PROBLEM STATEMENT ->
Pictures do not belong in the copy, so please give every entry below again exactly.

RECORDS SUPPLIED ->
-- -- --

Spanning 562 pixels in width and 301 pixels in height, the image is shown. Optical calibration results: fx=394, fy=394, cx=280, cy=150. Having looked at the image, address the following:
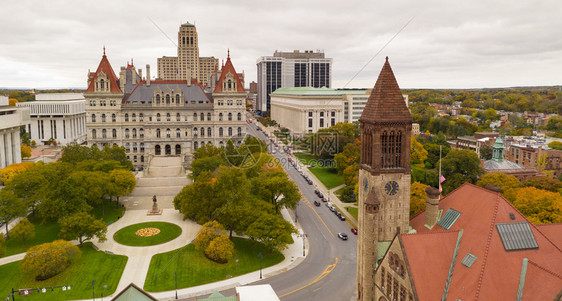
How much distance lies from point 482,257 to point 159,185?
73408mm

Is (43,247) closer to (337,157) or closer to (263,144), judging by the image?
(263,144)

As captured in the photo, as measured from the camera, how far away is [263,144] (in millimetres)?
102062

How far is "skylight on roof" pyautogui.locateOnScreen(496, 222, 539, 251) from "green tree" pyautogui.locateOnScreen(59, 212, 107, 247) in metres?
51.7

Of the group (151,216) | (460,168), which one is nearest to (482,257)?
(151,216)

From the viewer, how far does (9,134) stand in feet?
345

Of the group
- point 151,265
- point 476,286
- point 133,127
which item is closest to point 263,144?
point 133,127

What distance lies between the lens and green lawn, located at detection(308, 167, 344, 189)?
324 feet

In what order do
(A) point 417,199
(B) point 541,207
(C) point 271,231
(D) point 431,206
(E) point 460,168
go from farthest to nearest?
(E) point 460,168, (A) point 417,199, (C) point 271,231, (B) point 541,207, (D) point 431,206

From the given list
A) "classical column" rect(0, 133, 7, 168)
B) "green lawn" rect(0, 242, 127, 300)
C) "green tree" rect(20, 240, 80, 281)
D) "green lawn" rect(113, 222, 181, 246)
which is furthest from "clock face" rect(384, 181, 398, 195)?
"classical column" rect(0, 133, 7, 168)

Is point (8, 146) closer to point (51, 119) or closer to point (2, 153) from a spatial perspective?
point (2, 153)

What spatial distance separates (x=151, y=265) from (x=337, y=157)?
5722cm

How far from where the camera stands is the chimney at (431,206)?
119 ft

-- -- --

COMPLETE OUTPUT ->
Spanning 562 pixels in width and 301 pixels in height, the image is shown. Optical calibration results: fx=394, fy=394, cx=280, cy=150. Having looked at the image, address the following:
How much distance lies from point 482,257 to point 159,185?
73408mm

Is (43,247) closer to (337,157) or closer to (263,144), judging by the image?
(263,144)

As captured in the photo, as measured from the camera, how far away is [263,144] (in millimetres)?
102062

How far is "skylight on roof" pyautogui.locateOnScreen(496, 222, 539, 251) from "green tree" pyautogui.locateOnScreen(59, 212, 107, 247) in metres?
51.7

Of the group (151,216) | (460,168), which one is nearest to (482,257)?
(151,216)

From the viewer, how far does (9,134) stand in feet?
345

Of the group
- point 151,265
- point 476,286
- point 133,127
which item is closest to point 263,144?
point 133,127

What distance lies between the lens and green lawn, located at detection(308, 167, 344, 189)?
324 feet

In what order do
(A) point 417,199
(B) point 541,207
(C) point 271,231
(D) point 431,206
(E) point 460,168
go from farthest to nearest?
(E) point 460,168, (A) point 417,199, (C) point 271,231, (B) point 541,207, (D) point 431,206

From the given list
A) "classical column" rect(0, 133, 7, 168)
B) "green lawn" rect(0, 242, 127, 300)
C) "green tree" rect(20, 240, 80, 281)
D) "green lawn" rect(113, 222, 181, 246)
which is furthest from "clock face" rect(384, 181, 398, 195)?
"classical column" rect(0, 133, 7, 168)

Is point (8, 146) closer to point (51, 119) or closer to point (2, 153) from a spatial perspective?
point (2, 153)

What spatial distance separates (x=151, y=265) from (x=337, y=157)?
5722cm

How far from where the camera stands is the chimney at (431,206)?
119 ft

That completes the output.